Bosnia expects to agree new loan deal with IMF: central bank chief

Bosnia expects to agree new loan deal with IMF: central bank chief

ROVINJ, Croatia (Reuters) - Bosnia will start talks this week on a new loan deal with the IMF as its current loan arrangement, put on hold last September, has effectively been concluded, central bank governor Kemal Kozaric told Reuters on Monday.

The International Monetary Fund said separately on Monday it would begin reviewing terms of its loan for Bosnia, which it put on hold due to the government's failure to implement agreed economic policies, from Tuesday. It said it may also discuss a new loan arrangement with the authorities.

But Kozaric said the lender has already told Bosnian officials that the 33-month aid program worth around 630 million euros ($680 million), agreed in September 2012 and due to expire in June, had been concluded.

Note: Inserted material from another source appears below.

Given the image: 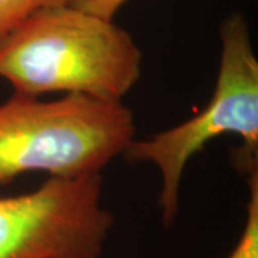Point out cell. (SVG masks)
I'll return each instance as SVG.
<instances>
[{"mask_svg":"<svg viewBox=\"0 0 258 258\" xmlns=\"http://www.w3.org/2000/svg\"><path fill=\"white\" fill-rule=\"evenodd\" d=\"M141 71V49L125 29L68 5L39 10L0 37V78L29 96L122 101Z\"/></svg>","mask_w":258,"mask_h":258,"instance_id":"1","label":"cell"},{"mask_svg":"<svg viewBox=\"0 0 258 258\" xmlns=\"http://www.w3.org/2000/svg\"><path fill=\"white\" fill-rule=\"evenodd\" d=\"M134 139V115L122 101L85 95L42 101L15 92L0 105V186L32 171L101 174Z\"/></svg>","mask_w":258,"mask_h":258,"instance_id":"2","label":"cell"},{"mask_svg":"<svg viewBox=\"0 0 258 258\" xmlns=\"http://www.w3.org/2000/svg\"><path fill=\"white\" fill-rule=\"evenodd\" d=\"M220 37V69L208 105L174 128L134 139L122 154L129 162H152L158 168L162 178L158 205L164 227L175 221L186 164L211 139L238 135L244 145L232 155L235 166L247 172L258 164V59L244 15L225 19Z\"/></svg>","mask_w":258,"mask_h":258,"instance_id":"3","label":"cell"},{"mask_svg":"<svg viewBox=\"0 0 258 258\" xmlns=\"http://www.w3.org/2000/svg\"><path fill=\"white\" fill-rule=\"evenodd\" d=\"M101 198V174L0 198V258H102L115 217Z\"/></svg>","mask_w":258,"mask_h":258,"instance_id":"4","label":"cell"},{"mask_svg":"<svg viewBox=\"0 0 258 258\" xmlns=\"http://www.w3.org/2000/svg\"><path fill=\"white\" fill-rule=\"evenodd\" d=\"M245 174L249 189L247 220L240 240L228 258H258V164L251 166Z\"/></svg>","mask_w":258,"mask_h":258,"instance_id":"5","label":"cell"},{"mask_svg":"<svg viewBox=\"0 0 258 258\" xmlns=\"http://www.w3.org/2000/svg\"><path fill=\"white\" fill-rule=\"evenodd\" d=\"M69 0H0V37L39 10L66 6Z\"/></svg>","mask_w":258,"mask_h":258,"instance_id":"6","label":"cell"},{"mask_svg":"<svg viewBox=\"0 0 258 258\" xmlns=\"http://www.w3.org/2000/svg\"><path fill=\"white\" fill-rule=\"evenodd\" d=\"M128 0H69L68 6H72L75 9L83 10L108 20H113L118 10Z\"/></svg>","mask_w":258,"mask_h":258,"instance_id":"7","label":"cell"}]
</instances>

"Right now it is clear that the old stand-by deal has been concluded, this is what we were told in Washington," Kozaric said in an interview on the sidelines of an economic conference in Croatia.

Kozaric said the last tranche under the ongoing loan, worth 300 million Bosnian marka ($166 million), would be included in the new loan, which is expected to be approved in August or September.

"In the first phase (of talks), both sides - Bosnia and the IMF - will outline their respective positions regarding feasible reforms and the size of a new loan," he said.

He said the size of the loan had yet to be defined but would probably be similar to the one agreed in 2012 for 380 million euros, which was later enlarged.

"There is a high degree of agreement regarding reforms between the entities," Kozaric said, referring to Bosnia's two autonomous regions, the Bosniak-Croat Federation and the Serb Republic.

The two regions urgently need IMF cash to plug deficits in their respective budgets that have widened after floods last year inflicted damage of 2 billion euros.

"Everybody is aware that structural reforms must be implemented with or without IMF, and perhaps it's better with the IMF because that is accompanied with funds, also from the World Bank and the European Commission," he said.

Kozaric said the European Union has supported a new loan deal with the IMF, hoping it would ease the implementation of economic reforms the bloc seeks from Bosnia.

"We were clearly told the IMF is a key player, but that the World Bank and the European Commission will also be included to support the reform process."

"I think they are working together, in a package."

He estimated Bosnia's economic growth in 2015 at 2.6 percent, a bit higher than the IMF which set it at 2.3 percent.